Work required
Whatever the records say, repeat them exactly as given.
━━━━━━━━━━━━━━━━━━━━━━━━━━━━━━
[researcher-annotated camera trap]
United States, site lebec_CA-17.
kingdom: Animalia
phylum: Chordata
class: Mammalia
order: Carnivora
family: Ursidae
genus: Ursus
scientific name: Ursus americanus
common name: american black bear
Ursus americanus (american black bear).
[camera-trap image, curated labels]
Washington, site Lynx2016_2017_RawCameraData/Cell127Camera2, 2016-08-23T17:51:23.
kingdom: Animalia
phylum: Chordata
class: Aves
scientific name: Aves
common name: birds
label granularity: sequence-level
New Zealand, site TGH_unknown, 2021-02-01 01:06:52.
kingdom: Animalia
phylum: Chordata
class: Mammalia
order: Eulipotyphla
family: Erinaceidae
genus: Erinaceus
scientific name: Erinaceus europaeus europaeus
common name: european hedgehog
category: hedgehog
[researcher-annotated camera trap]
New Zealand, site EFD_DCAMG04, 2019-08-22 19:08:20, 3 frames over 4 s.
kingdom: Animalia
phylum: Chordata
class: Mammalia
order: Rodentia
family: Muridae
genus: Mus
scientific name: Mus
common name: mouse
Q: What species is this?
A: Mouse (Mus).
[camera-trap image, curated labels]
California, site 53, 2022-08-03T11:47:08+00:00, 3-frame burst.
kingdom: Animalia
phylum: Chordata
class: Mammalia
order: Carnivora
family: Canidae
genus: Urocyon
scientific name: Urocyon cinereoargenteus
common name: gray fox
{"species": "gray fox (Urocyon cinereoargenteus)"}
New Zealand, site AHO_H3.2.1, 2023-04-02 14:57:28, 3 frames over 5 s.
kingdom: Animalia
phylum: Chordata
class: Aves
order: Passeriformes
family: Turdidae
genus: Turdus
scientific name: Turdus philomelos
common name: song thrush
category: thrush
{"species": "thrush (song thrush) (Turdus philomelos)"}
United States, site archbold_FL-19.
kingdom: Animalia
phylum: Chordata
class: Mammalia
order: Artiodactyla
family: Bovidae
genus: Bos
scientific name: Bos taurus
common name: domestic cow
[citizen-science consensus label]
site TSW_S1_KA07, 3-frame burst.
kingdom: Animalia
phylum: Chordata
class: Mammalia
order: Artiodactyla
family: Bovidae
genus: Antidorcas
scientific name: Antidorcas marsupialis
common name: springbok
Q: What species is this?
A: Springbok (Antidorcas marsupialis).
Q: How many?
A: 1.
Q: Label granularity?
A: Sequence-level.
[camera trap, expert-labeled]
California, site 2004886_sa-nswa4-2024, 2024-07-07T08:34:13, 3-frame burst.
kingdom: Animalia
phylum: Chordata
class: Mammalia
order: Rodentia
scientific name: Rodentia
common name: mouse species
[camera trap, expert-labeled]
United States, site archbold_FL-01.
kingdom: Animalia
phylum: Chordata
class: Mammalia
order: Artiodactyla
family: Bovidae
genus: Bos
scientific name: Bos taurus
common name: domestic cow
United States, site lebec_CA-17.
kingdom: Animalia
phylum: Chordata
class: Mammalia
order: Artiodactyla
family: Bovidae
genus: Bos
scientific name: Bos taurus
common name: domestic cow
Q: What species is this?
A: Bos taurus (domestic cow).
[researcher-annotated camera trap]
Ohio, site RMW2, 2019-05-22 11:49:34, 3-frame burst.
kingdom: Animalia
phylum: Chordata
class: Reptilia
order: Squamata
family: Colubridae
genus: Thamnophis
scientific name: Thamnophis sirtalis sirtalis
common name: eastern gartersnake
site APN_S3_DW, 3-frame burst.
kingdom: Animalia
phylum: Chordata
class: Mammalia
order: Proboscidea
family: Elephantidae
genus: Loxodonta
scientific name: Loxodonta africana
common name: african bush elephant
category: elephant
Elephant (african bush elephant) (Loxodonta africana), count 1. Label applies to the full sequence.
━━━━━━━━━━━━━━━━━━━━━━━━━━━━━━
Task answer
[researcher-annotated camera trap]
United States, site lebec_CA-17.
kingdom: Animalia
phylum: Chordata
class: Mammalia
order: Carnivora
family: Ursidae
genus: Ursus
scientific name: Ursus americanus
common name: american black bear
Ursus americanus (american black bear).
[camera-trap image, curated labels]
Washington, site Lynx2016_2017_RawCameraData/Cell127Camera2, 2016-08-23T17:51:23.
kingdom: Animalia
phylum: Chordata
class: Aves
scientific name: Aves
common name: birds
label granularity: sequence-level
New Zealand, site TGH_unknown, 2021-02-01 01:06:52.
kingdom: Animalia
phylum: Chordata
class: Mammalia
order: Eulipotyphla
family: Erinaceidae
genus: Erinaceus
scientific name: Erinaceus europaeus europaeus
common name: european hedgehog
category: hedgehog
[researcher-annotated camera trap]
New Zealand, site EFD_DCAMG04, 2019-08-22 19:08:20, 3 frames over 4 s.
kingdom: Animalia
phylum: Chordata
class: Mammalia
order: Rodentia
family: Muridae
genus: Mus
scientific name: Mus
common name: mouse
Q: What species is this?
A: Mouse (Mus).
[camera-trap image, curated labels]
California, site 53, 2022-08-03T11:47:08+00:00, 3-frame burst.
kingdom: Animalia
phylum: Chordata
class: Mammalia
order: Carnivora
family: Canidae
genus: Urocyon
scientific name: Urocyon cinereoargenteus
common name: gray fox
{"species": "gray fox (Urocyon cinereoargenteus)"}
New Zealand, site AHO_H3.2.1, 2023-04-02 14:57:28, 3 frames over 5 s.
kingdom: Animalia
phylum: Chordata
class: Aves
order: Passeriformes
family: Turdidae
genus: Turdus
scientific name: Turdus philomelos
common name: song thrush
category: thrush
{"species": "thrush (song thrush) (Turdus philomelos)"}
United States, site archbold_FL-19.
kingdom: Animalia
phylum: Chordata
class: Mammalia
order: Artiodactyla
family: Bovidae
genus: Bos
scientific name: Bos taurus
common name: domestic cow
[citizen-science consensus label]
site TSW_S1_KA07, 3-frame burst.
kingdom: Animalia
phylum: Chordata
class: Mammalia
order: Artiodactyla
family: Bovidae
genus: Antidorcas
scientific name: Antidorcas marsupialis
common name: springbok
Q: What species is this?
A: Springbok (Antidorcas marsupialis).
Q: How many?
A: 1.
Q: Label granularity?
A: Sequence-level.
[camera trap, expert-labeled]
California, site 2004886_sa-nswa4-2024, 2024-07-07T08:34:13, 3-frame burst.
kingdom: Animalia
phylum: Chordata
class: Mammalia
order: Rodentia
scientific name: Rodentia
common name: mouse species
[camera trap, expert-labeled]
United States, site archbold_FL-01.
kingdom: Animalia
phylum: Chordata
class: Mammalia
order: Artiodactyla
family: Bovidae
genus: Bos
scientific name: Bos taurus
common name: domestic cow
United States, site lebec_CA-17.
kingdom: Animalia
phylum: Chordata
class: Mammalia
order: Artiodactyla
family: Bovidae
genus: Bos
scientific name: Bos taurus
common name: domestic cow
Q: What species is this?
A: Bos taurus (domestic cow).
[researcher-annotated camera trap]
Ohio, site RMW2, 2019-05-22 11:49:34, 3-frame burst.
kingdom: Animalia
phylum: Chordata
class: Reptilia
order: Squamata
family: Colubridae
genus: Thamnophis
scientific name: Thamnophis sirtalis sirtalis
common name: eastern gartersnake
site APN_S3_DW, 3-frame burst.
kingdom: Animalia
phylum: Chordata
class: Mammalia
order: Proboscidea
family: Elephantidae
genus: Loxodonta
scientific name: Loxodonta africana
common name: african bush elephant
category: elephant
Elephant (african bush elephant) (Loxodonta africana), count 1. Label applies to the full sequence.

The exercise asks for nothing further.